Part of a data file

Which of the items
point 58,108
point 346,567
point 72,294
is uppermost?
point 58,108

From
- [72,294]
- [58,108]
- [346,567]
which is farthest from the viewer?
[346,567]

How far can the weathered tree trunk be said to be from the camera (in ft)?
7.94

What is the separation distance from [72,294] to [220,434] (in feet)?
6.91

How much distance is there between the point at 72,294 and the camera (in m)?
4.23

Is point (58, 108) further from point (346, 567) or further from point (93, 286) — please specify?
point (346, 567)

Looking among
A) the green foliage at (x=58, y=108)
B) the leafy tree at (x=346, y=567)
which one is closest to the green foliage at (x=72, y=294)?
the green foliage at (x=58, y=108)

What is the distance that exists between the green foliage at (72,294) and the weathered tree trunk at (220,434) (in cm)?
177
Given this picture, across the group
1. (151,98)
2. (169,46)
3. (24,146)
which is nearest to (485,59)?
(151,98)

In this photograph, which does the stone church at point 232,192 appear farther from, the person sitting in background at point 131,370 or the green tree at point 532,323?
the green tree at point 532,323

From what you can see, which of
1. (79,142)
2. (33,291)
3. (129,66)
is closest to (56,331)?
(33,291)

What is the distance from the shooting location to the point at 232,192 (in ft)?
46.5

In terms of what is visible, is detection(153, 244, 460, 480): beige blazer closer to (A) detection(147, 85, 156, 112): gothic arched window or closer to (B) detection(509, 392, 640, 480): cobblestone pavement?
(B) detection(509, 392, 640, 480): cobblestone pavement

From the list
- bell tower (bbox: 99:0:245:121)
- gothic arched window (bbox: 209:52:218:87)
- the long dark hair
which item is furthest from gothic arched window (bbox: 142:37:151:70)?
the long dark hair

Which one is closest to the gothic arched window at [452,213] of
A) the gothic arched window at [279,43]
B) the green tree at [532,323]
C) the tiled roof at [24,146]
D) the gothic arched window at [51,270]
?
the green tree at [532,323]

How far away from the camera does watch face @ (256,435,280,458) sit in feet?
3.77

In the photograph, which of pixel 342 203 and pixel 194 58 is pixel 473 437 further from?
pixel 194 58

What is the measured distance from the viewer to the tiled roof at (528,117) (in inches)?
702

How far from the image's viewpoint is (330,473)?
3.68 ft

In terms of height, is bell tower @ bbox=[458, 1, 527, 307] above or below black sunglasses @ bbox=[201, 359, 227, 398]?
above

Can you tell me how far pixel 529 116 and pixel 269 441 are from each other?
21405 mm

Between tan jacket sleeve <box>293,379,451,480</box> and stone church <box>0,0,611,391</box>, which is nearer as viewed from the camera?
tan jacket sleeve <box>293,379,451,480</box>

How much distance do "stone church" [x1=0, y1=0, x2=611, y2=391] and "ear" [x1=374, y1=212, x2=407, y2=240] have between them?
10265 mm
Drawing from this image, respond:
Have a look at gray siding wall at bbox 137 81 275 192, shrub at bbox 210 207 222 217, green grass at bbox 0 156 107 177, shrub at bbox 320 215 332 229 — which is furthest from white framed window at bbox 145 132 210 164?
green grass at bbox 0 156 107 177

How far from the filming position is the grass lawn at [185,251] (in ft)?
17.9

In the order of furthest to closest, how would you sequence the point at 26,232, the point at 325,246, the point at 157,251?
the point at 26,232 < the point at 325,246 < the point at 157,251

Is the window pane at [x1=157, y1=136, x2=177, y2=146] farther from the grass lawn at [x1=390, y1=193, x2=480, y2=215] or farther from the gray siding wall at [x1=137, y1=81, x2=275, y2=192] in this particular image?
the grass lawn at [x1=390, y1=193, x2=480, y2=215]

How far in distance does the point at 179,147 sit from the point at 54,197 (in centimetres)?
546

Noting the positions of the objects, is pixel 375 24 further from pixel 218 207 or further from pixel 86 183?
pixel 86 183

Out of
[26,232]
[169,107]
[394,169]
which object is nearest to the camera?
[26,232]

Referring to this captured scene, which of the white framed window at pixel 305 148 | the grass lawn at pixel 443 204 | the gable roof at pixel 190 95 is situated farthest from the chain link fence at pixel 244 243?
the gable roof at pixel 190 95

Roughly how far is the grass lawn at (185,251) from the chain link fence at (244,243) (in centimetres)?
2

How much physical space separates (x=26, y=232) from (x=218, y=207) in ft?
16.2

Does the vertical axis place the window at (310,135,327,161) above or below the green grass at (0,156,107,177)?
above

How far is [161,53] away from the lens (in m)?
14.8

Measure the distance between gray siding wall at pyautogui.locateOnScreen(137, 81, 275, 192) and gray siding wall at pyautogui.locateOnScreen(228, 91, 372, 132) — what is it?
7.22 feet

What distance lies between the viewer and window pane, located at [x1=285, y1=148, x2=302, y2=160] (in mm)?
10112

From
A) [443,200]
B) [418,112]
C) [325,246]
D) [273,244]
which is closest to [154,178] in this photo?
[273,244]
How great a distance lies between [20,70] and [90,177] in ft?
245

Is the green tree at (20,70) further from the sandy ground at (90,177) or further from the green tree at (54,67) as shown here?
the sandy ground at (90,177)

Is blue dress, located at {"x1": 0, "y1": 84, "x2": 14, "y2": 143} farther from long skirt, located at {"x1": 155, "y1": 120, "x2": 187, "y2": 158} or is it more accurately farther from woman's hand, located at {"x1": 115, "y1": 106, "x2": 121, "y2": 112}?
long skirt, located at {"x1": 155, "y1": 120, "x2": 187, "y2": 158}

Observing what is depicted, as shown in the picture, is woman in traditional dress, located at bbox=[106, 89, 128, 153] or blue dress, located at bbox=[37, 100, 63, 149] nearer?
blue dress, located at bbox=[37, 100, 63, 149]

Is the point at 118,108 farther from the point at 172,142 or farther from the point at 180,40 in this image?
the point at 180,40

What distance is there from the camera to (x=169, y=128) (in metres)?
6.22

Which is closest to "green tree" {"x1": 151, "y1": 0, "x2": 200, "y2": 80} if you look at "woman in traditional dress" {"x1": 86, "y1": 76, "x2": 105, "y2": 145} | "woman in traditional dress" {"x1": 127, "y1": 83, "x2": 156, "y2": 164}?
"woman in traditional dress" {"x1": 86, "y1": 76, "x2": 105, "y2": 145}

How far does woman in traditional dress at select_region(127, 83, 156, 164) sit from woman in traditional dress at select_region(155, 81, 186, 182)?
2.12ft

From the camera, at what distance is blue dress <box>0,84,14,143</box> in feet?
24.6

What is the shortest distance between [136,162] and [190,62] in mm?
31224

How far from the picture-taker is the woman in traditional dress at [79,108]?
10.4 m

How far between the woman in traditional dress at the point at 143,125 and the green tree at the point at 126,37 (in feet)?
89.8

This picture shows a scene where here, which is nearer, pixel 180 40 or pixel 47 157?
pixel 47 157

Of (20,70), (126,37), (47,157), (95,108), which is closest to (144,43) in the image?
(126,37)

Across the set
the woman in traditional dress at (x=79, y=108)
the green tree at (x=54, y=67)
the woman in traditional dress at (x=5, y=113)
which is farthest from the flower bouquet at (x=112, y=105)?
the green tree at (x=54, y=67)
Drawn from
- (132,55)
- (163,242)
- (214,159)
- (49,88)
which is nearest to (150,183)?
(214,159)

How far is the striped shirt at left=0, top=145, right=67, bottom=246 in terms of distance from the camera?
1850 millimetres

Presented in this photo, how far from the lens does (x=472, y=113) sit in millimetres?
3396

**WHAT NEEDS TO BE DONE:**
Each line above must be reproduced exactly as it stands.

**FINAL RESULT:**
Which of the items
point 58,108
point 346,567
point 72,294
is uppermost?
point 58,108

From
- [72,294]
- [58,108]
- [346,567]
which is farthest from the viewer?
[346,567]

How far can the weathered tree trunk be said to be from the camera (in ft)?
7.94

What is the separation distance from [72,294] to [220,434] (in feet)?
6.91

How much distance is there between the point at 72,294 and the camera (in m)?
4.23

Is point (58, 108) further from point (346, 567) or further from point (93, 286) — please specify?
point (346, 567)

Looking among
A) the green foliage at (x=58, y=108)
B) the leafy tree at (x=346, y=567)
which one is closest to the green foliage at (x=72, y=294)?
the green foliage at (x=58, y=108)

What is the distance that exists between the green foliage at (72,294) and the weathered tree trunk at (220,434) (in cm)?
177
Given this picture, across the group
1. (151,98)
2. (169,46)
3. (24,146)
which is nearest to (485,59)?
(151,98)

In this photograph, which does the stone church at point 232,192 appear farther from, the person sitting in background at point 131,370 or the green tree at point 532,323?
the green tree at point 532,323

From what you can see, which of
1. (79,142)
2. (33,291)
3. (129,66)
is closest to (56,331)?
(33,291)

What is the distance from the shooting location to the point at 232,192 (in ft)?
46.5

In terms of what is visible, is detection(153, 244, 460, 480): beige blazer closer to (A) detection(147, 85, 156, 112): gothic arched window or closer to (B) detection(509, 392, 640, 480): cobblestone pavement?
(B) detection(509, 392, 640, 480): cobblestone pavement

From the list
- bell tower (bbox: 99:0:245:121)
- gothic arched window (bbox: 209:52:218:87)
- the long dark hair
which item is furthest from gothic arched window (bbox: 142:37:151:70)?
the long dark hair

Which one is closest to the gothic arched window at [452,213] of
A) the gothic arched window at [279,43]
B) the green tree at [532,323]
C) the tiled roof at [24,146]
D) the gothic arched window at [51,270]
?
the green tree at [532,323]

How far away from the camera does watch face @ (256,435,280,458) sit in feet?
3.77

In the photograph, which of pixel 342 203 and pixel 194 58 is pixel 473 437 further from?
pixel 194 58

What is the measured distance from the viewer to the tiled roof at (528,117) (in inches)?
702

How far from the image's viewpoint is (330,473)?
3.68 ft

In terms of height, is bell tower @ bbox=[458, 1, 527, 307] above or below black sunglasses @ bbox=[201, 359, 227, 398]?
above

Can you tell me how far pixel 529 116 and pixel 269 441 are from each other?
21405 mm

Between tan jacket sleeve <box>293,379,451,480</box> and stone church <box>0,0,611,391</box>, which is nearer as viewed from the camera?
tan jacket sleeve <box>293,379,451,480</box>

How much distance do "stone church" [x1=0, y1=0, x2=611, y2=391] and "ear" [x1=374, y1=212, x2=407, y2=240] have between them?
10265 mm
Drawing from this image, respond:
Have a look at gray siding wall at bbox 137 81 275 192, shrub at bbox 210 207 222 217, green grass at bbox 0 156 107 177, shrub at bbox 320 215 332 229 — which is furthest from white framed window at bbox 145 132 210 164?
green grass at bbox 0 156 107 177

How far from the filming position is the grass lawn at [185,251] (in ft)?
17.9

In the order of furthest to closest, how would you sequence the point at 26,232, the point at 325,246, the point at 157,251?
the point at 26,232 < the point at 325,246 < the point at 157,251

Is the window pane at [x1=157, y1=136, x2=177, y2=146] farther from the grass lawn at [x1=390, y1=193, x2=480, y2=215] or farther from the gray siding wall at [x1=137, y1=81, x2=275, y2=192] in this particular image?
the grass lawn at [x1=390, y1=193, x2=480, y2=215]

How far in distance does the point at 179,147 sit from the point at 54,197 (in centimetres)?
546

Noting the positions of the objects, is pixel 375 24 further from pixel 218 207 or further from pixel 86 183?
pixel 86 183

Out of
[26,232]
[169,107]
[394,169]
which object is nearest to the camera?
[26,232]

Referring to this captured scene, which of the white framed window at pixel 305 148 | the grass lawn at pixel 443 204 | the gable roof at pixel 190 95 is situated farthest from the chain link fence at pixel 244 243?
the gable roof at pixel 190 95

Roughly how far is the grass lawn at (185,251) from the chain link fence at (244,243) (in centimetres)?
2

How much physical space separates (x=26, y=232) from (x=218, y=207) in ft?
16.2

Does the vertical axis place the window at (310,135,327,161) above or below the green grass at (0,156,107,177)?
above

How far is [161,53] away from the lens (in m)?
14.8

Measure the distance between gray siding wall at pyautogui.locateOnScreen(137, 81, 275, 192) and gray siding wall at pyautogui.locateOnScreen(228, 91, 372, 132) — what is it?
7.22 feet

What distance lies between the viewer and window pane, located at [x1=285, y1=148, x2=302, y2=160] (in mm)?
10112

From
A) [443,200]
B) [418,112]
C) [325,246]
D) [273,244]
which is closest to [154,178] in this photo?
[273,244]
How great a distance lies between [20,70] and [90,177] in ft?
245

Is the green tree at (20,70) further from the sandy ground at (90,177) or further from the green tree at (54,67) as shown here?
the sandy ground at (90,177)

Is blue dress, located at {"x1": 0, "y1": 84, "x2": 14, "y2": 143} farther from long skirt, located at {"x1": 155, "y1": 120, "x2": 187, "y2": 158} or is it more accurately farther from woman's hand, located at {"x1": 115, "y1": 106, "x2": 121, "y2": 112}?
long skirt, located at {"x1": 155, "y1": 120, "x2": 187, "y2": 158}

Observing what is depicted, as shown in the picture, is woman in traditional dress, located at bbox=[106, 89, 128, 153] or blue dress, located at bbox=[37, 100, 63, 149] nearer?
blue dress, located at bbox=[37, 100, 63, 149]

Is the point at 118,108 farther from the point at 172,142 or farther from the point at 180,40 in this image?
the point at 180,40

What distance is there from the camera to (x=169, y=128) (in metres)?
6.22

Which is closest to "green tree" {"x1": 151, "y1": 0, "x2": 200, "y2": 80} if you look at "woman in traditional dress" {"x1": 86, "y1": 76, "x2": 105, "y2": 145} | "woman in traditional dress" {"x1": 127, "y1": 83, "x2": 156, "y2": 164}?
"woman in traditional dress" {"x1": 86, "y1": 76, "x2": 105, "y2": 145}

How far does woman in traditional dress at select_region(127, 83, 156, 164) sit from woman in traditional dress at select_region(155, 81, 186, 182)?
2.12ft

From the camera, at what distance is blue dress <box>0,84,14,143</box> in feet?
24.6

What is the shortest distance between [136,162] and [190,62] in mm?
31224

How far from the picture-taker is the woman in traditional dress at [79,108]?
10.4 m

How far between the woman in traditional dress at the point at 143,125 and the green tree at the point at 126,37 (in feet)?
89.8

This picture shows a scene where here, which is nearer, pixel 180 40 or pixel 47 157?
pixel 47 157

Of (20,70), (126,37), (47,157), (95,108), which is closest to (144,43) in the image?
(126,37)

Across the set
the woman in traditional dress at (x=79, y=108)
the green tree at (x=54, y=67)
the woman in traditional dress at (x=5, y=113)
which is farthest from the flower bouquet at (x=112, y=105)?
the green tree at (x=54, y=67)
Drawn from
- (132,55)
- (163,242)
- (214,159)
- (49,88)
which is nearest to (150,183)?
(214,159)

How far is the striped shirt at left=0, top=145, right=67, bottom=246 in terms of distance from the camera?
1850 millimetres

Presented in this photo, how far from the lens does (x=472, y=113) sit in millimetres?
3396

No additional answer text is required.